Spatial reasoning question data
□ □ □ □ □

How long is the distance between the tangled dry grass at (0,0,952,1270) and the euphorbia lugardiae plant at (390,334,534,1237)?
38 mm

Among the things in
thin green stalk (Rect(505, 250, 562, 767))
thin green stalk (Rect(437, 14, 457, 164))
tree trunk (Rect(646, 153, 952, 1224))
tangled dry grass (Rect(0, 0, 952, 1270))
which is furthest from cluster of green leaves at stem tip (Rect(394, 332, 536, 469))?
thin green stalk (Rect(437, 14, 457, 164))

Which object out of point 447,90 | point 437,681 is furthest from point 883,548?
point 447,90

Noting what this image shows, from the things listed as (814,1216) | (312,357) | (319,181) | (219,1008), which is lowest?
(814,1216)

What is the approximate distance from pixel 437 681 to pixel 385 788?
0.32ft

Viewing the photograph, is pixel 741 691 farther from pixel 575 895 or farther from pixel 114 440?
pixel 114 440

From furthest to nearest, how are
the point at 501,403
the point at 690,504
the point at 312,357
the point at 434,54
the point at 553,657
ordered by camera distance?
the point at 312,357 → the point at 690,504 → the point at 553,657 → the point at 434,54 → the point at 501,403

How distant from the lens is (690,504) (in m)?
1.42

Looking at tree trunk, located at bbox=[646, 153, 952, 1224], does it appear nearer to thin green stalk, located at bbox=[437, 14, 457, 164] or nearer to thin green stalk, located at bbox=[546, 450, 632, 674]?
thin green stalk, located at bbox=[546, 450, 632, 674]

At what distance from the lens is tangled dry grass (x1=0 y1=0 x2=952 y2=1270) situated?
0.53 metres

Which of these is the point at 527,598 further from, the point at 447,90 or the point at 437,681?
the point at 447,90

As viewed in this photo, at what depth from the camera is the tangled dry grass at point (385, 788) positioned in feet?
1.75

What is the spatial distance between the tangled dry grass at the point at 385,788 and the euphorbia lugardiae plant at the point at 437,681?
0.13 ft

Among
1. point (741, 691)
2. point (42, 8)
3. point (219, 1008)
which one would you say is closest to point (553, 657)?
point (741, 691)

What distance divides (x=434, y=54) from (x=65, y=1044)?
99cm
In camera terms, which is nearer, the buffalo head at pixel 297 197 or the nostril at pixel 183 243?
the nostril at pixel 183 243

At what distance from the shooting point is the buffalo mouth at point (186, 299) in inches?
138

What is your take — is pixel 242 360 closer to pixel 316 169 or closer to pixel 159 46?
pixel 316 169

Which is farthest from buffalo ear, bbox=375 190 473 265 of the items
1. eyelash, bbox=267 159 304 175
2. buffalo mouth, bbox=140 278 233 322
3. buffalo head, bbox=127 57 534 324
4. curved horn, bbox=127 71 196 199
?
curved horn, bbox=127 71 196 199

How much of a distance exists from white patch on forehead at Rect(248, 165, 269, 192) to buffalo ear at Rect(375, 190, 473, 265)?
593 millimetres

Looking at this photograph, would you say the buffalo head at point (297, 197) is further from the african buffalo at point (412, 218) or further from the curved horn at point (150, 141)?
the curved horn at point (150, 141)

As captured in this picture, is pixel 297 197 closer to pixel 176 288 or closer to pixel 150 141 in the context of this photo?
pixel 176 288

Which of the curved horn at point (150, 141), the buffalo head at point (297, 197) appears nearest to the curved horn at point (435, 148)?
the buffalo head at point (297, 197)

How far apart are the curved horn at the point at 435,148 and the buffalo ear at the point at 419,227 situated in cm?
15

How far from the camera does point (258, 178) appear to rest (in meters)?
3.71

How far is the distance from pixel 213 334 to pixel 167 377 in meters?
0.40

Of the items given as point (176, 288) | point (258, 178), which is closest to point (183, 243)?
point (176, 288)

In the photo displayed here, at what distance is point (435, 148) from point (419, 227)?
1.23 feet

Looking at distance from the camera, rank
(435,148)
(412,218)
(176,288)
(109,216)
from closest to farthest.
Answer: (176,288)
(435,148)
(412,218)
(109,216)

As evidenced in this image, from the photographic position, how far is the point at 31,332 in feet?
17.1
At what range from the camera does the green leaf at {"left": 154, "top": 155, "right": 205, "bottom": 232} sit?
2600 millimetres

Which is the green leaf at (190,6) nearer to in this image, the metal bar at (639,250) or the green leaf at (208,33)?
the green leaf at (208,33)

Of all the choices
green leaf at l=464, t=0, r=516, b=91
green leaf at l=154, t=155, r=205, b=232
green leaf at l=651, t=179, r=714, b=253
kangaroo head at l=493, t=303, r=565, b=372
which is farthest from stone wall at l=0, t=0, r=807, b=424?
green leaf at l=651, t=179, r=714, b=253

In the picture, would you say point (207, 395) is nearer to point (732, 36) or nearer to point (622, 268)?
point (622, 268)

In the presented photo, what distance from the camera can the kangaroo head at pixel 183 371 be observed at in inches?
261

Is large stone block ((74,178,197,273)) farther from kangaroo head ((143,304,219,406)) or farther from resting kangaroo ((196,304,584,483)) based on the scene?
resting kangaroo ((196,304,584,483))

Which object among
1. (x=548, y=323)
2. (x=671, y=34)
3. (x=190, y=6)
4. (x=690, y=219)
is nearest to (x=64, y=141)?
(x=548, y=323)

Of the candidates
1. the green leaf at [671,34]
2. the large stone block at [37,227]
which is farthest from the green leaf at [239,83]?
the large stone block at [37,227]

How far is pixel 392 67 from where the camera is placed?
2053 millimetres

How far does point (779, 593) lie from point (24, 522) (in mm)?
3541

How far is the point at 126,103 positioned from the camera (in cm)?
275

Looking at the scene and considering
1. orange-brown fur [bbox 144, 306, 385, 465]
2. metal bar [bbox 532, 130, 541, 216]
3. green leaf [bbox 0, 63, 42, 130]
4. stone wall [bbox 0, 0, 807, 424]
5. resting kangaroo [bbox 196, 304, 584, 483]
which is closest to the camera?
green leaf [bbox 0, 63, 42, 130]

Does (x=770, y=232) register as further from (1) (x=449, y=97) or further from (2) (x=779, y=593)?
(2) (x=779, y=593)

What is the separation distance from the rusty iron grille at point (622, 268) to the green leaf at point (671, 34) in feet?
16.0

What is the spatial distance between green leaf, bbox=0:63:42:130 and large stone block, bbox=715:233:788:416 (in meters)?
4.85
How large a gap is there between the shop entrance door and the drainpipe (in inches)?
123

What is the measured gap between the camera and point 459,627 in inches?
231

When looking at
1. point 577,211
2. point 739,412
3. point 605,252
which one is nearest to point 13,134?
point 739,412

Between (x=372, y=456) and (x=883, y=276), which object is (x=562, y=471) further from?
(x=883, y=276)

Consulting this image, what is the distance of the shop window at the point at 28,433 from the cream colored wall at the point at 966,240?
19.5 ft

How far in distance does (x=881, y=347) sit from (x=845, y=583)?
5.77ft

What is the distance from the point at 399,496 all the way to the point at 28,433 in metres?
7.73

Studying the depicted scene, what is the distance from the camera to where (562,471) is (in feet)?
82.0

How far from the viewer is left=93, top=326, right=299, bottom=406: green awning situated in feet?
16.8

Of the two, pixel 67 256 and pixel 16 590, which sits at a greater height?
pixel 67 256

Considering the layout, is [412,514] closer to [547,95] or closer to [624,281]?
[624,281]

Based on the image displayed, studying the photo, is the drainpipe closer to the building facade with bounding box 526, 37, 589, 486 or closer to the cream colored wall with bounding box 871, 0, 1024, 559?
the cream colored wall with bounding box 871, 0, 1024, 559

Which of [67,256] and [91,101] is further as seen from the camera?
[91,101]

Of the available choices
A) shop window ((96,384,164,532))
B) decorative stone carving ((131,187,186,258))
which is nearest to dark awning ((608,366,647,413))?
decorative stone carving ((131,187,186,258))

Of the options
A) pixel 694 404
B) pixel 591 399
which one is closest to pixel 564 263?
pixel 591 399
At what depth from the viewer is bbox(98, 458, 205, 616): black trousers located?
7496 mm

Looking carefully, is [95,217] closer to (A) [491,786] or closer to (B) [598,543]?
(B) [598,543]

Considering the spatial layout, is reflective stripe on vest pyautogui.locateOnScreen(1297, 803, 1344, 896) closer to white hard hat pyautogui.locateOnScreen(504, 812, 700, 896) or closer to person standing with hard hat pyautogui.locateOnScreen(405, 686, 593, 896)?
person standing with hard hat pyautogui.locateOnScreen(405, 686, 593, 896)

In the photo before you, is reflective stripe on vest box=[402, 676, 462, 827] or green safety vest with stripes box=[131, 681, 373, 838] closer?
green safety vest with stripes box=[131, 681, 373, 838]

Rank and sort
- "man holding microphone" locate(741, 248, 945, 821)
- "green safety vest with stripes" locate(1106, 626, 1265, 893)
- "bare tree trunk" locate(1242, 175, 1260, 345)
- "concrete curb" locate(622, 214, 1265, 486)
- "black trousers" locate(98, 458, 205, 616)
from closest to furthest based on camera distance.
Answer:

□ □ □ □ □

* PROBLEM DETAILS *
Retype nothing except the lines from the line holding "In the photo before" through the last line of the entries, both included.

* TASK SOLUTION *
In the photo before you, is reflective stripe on vest box=[402, 676, 462, 827] or green safety vest with stripes box=[131, 681, 373, 838] closer?
green safety vest with stripes box=[131, 681, 373, 838]

Rank and sort
- "man holding microphone" locate(741, 248, 945, 821)
- "green safety vest with stripes" locate(1106, 626, 1265, 893)
- "bare tree trunk" locate(1242, 175, 1260, 345)
- "concrete curb" locate(622, 214, 1265, 486)
- "black trousers" locate(98, 458, 205, 616)
from closest to furthest based on camera distance.
Answer:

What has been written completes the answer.